Étudier à Sydney, Londres ou Tokyo, c’est désormais à la portée des jeunes Québécois. Et ils sont de plus en plus nombreux à partir. Pas besoin d’être « bollé », mais mieux vaut être motivé et savoir parler l’anglais !

Jeans pré-usés japonais, polo français et veste de montagne québécoise : Alexandre Cooper, 24 ans, est un étudiant sans frontières jusque dans son style. Après un bac en génie physique à Polytechnique Montréal et à Polytechnique Paris, suivi d'une maîtrise en génie nucléaire à l'Université de Tokyo, le voilà au Massachusetts Institute of Technology (MIT), à Boston, pour y faire un doctorat. « Étudier à l'étranger est l'expérience la plus stimulante qui soit, dit-il avec un accent pointu qu'il a gardé de ses deux années en France. En s'adaptant à de nouveaux environnements, on apprend à mieux se connaître. Et à se remettre en question. »

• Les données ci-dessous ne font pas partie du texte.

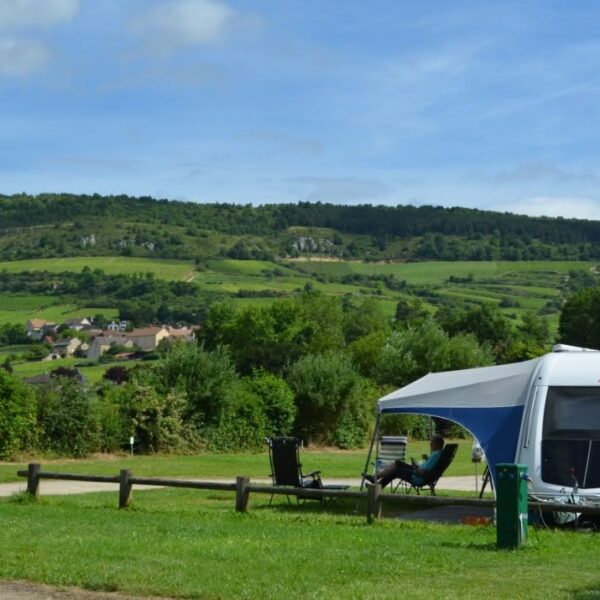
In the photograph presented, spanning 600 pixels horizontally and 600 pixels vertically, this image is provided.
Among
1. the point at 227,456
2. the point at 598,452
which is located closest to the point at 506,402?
the point at 598,452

Il a bien changé, le petit gars de famille modeste de Lac-Saint-Charles, près de Québec. Pas seulement en raison de son accent ou de sa façon de s'incliner à la japonaise lorsqu'il vous rencontre. Mais parce que, pour la première fois de sa vie de « bollé », il a connu l'échec : dans un cours de mathématiques à l'« X », surnom de Polytechnique Paris, une des plus inaccessibles grandes écoles françaises. Étudier au Japon n'a pas été de tout repos non plus : si ses cours étaient en anglais, ses échanges avec ses condisciples se déroulaient en japonais. « Je voulais jouer dans la cour des grands, et ç'a été un dur coup pour mon orgueil, confie-t-il. Mais j'y ai gagné un apprentissage personnel incroyable. »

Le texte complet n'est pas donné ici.